I'd like to tanslate the following sentences :

_The woman will give rice to the child  _and  _The woman has given rice to the child.

_What is confusing me is the presence of two complements. Can I use the applicative voice ? Here is my try ;

_Mwanamke atampia mtoto wali_   and    _Mwanamke alimpia mtoto wali.

_I am wondering if  _-pa_ in the applicative is _-kup-i-a _or  -_object infix- p-ia_.

Thanks a lot for your help.


----------



## Ironicus

With these tenses you would not use both _-ku-_ and the object infix. You could say _atakupia wali _- (she) will give (someone) rice - leaving out any object infix. 
And _alimpia _means '(she) gave (the child)', _amempia_ means '(she) has already given' or '(she) has given...'.


----------



## J.F. de TROYES

Does it mean that _atakupia_ is the only right form and _atampia _incorrect_. _Instead for  the past form _alimpia_ the object infix is used, isn't it ? As for _amempia _ I suppose_  -me- _is the tense marker.Thank you for your comments.


----------



## Ironicus

J.F. de TROYES said:


> Does it mean that _atakupia_ is the only right form and _atampia _incorrect_. _Instead for  the past form _alimpia_ the object infix is used, isn't it ? As for _amempia _ I suppose_  -me- _is the tense marker.Thank you for your comments.



The object infix has the effect of making the object definite, in whatever tense is being used.

A 'ku' prefix marks an infinitive: so 'kupa' means 'to give'. The tense marker is not usually stressed, but if you are using a verb of one syllable, like 'pa', without an object infix, you are forced to stress the tense marker; this sounds odd to native speakers although I've heard it used for rhetorical effect. So to avoid stressing the tense marker, we stick the infinitive marker in after it and stress that instead - even though that doesn't seem to make a hell of a lot of sense!


----------



## J.F. de TROYES

So are these sentences correct and usual ?

For the future tense: _Mwanamke atakupia mtoto wali . _( The woman will give rice to the child)

 For the past ( preterite) : _Mwanamke alimpia mtoto wali . _(The woman has gave rice to the child_)

_For the present perfect:_ Mwanamke amempia mtoto wali . _(The woman has given rice to the child_)

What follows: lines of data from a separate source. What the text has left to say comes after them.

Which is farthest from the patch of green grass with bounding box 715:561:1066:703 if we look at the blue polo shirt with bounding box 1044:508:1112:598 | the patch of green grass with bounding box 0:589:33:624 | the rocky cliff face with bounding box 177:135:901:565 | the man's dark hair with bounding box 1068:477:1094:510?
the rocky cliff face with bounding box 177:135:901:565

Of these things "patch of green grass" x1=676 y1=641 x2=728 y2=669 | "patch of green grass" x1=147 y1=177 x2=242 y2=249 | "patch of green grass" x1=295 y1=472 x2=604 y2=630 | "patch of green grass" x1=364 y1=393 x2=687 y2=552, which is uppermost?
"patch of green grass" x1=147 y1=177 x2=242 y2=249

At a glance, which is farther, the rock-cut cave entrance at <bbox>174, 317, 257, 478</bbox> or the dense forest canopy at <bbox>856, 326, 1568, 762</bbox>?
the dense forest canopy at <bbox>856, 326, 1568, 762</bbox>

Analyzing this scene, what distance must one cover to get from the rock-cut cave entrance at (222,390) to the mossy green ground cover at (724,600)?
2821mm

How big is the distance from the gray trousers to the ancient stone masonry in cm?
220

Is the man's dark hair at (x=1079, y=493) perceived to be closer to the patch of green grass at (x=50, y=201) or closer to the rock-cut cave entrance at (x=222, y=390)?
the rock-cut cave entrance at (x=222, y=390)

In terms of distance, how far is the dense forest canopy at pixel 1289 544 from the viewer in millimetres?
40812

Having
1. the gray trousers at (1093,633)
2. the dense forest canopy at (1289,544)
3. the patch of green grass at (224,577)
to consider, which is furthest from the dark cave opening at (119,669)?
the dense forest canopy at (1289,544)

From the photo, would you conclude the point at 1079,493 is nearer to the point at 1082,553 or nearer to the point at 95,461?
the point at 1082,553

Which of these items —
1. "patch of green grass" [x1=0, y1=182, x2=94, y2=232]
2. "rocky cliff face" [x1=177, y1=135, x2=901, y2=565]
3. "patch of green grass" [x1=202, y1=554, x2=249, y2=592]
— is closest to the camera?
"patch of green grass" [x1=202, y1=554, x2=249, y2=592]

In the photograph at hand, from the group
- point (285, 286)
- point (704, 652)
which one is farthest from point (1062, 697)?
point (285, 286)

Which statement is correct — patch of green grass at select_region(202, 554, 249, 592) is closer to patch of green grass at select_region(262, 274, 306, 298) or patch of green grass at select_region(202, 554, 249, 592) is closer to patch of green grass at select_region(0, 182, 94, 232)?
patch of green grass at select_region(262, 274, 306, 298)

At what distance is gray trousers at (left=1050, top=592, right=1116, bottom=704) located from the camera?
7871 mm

_Please correct me if I am wrong_.

_


----------



## Simbamangu

The -i- infix isn't used with kupa - 'kupia' is to blink!

If you want to use 'kupa' it would be "mwanamke alimpa mtoto wali" (atampa future).

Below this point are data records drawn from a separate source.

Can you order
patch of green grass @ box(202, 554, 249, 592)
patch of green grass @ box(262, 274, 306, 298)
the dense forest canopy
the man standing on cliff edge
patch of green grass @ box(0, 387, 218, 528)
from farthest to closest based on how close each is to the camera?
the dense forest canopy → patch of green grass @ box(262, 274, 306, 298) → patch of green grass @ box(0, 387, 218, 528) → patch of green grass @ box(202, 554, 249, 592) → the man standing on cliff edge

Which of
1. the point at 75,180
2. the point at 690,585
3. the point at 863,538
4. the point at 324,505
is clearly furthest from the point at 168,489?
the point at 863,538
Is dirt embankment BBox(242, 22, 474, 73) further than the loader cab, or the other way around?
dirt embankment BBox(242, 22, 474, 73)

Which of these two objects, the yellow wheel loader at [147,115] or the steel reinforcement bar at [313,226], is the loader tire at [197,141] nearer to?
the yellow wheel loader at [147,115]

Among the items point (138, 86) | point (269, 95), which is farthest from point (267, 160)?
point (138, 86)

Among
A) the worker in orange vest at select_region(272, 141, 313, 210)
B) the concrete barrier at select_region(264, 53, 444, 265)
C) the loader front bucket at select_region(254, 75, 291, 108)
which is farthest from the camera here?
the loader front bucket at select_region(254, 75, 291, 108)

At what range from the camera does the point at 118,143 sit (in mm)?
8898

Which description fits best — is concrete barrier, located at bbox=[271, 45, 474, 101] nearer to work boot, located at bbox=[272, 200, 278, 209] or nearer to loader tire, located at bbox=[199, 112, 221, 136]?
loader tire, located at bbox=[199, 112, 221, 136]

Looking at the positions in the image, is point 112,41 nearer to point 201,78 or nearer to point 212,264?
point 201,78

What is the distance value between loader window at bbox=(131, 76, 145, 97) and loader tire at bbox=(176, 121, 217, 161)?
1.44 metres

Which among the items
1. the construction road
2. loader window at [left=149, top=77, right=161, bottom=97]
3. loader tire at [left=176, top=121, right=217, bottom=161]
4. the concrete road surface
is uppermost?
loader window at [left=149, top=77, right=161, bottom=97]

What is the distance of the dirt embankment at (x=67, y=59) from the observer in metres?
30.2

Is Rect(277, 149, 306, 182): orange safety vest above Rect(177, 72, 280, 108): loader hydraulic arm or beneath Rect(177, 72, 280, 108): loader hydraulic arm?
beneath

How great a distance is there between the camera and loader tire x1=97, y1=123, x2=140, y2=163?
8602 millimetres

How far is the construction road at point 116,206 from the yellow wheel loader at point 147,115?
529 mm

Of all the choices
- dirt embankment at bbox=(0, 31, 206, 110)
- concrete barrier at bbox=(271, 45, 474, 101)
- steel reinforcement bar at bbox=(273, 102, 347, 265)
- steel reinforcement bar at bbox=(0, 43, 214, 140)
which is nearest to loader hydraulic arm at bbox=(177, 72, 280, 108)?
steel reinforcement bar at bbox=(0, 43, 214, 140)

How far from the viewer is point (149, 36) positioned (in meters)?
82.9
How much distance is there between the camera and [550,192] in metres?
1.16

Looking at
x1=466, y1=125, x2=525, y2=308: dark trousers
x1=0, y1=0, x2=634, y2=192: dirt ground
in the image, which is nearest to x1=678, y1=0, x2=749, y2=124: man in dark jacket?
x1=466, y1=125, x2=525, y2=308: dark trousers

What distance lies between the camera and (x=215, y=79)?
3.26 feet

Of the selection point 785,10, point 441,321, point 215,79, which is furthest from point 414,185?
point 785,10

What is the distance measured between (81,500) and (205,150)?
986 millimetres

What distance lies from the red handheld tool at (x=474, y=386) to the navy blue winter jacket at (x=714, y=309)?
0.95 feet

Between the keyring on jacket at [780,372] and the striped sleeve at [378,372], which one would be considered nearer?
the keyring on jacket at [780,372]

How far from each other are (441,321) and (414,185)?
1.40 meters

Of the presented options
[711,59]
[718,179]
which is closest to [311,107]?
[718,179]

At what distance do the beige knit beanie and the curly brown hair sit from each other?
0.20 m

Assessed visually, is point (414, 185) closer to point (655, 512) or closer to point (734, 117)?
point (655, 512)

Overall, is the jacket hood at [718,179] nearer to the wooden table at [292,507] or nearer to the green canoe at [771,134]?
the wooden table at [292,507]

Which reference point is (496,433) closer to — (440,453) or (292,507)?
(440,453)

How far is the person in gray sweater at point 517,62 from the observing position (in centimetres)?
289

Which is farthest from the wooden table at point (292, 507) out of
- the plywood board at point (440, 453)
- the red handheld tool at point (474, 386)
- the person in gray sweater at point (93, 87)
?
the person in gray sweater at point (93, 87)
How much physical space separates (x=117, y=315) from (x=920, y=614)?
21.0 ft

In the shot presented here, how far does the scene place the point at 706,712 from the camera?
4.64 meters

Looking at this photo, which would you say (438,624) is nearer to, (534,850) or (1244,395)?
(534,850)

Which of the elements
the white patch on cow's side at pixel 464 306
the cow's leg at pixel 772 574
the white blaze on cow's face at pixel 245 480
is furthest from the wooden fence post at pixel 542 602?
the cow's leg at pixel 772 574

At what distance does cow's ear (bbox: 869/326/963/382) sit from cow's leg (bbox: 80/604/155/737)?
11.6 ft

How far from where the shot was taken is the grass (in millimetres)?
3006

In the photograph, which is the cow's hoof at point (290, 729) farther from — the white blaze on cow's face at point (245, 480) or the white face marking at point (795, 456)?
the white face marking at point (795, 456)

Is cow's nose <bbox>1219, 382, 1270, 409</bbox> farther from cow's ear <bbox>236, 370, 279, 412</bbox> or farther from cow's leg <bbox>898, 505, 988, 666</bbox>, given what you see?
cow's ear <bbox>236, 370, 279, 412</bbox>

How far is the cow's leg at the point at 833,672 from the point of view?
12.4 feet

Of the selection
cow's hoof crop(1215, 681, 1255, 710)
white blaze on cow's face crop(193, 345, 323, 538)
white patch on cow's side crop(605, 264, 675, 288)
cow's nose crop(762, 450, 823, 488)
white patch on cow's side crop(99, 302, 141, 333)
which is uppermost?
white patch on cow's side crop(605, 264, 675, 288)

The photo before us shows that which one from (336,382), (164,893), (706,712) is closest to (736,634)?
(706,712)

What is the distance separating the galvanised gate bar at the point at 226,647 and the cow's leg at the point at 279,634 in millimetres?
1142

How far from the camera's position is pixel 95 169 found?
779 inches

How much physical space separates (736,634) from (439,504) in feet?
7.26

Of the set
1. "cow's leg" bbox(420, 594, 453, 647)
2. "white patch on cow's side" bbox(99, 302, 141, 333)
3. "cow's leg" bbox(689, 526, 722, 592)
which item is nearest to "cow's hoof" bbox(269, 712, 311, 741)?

In Tanzania, at least, you'd actually be more likely to use 'kumpatia' - to 'get for / provide' for someone. "Mwanamke alimpatia wali" - "the woman provided rice".


----------



## Ironicus

Ah! Ona unanisomesha bwana Simbamangu!
All the time I was writing I had 'patia' in the back of my head and didn't know what it was doing there. Thanks for setting me right!


----------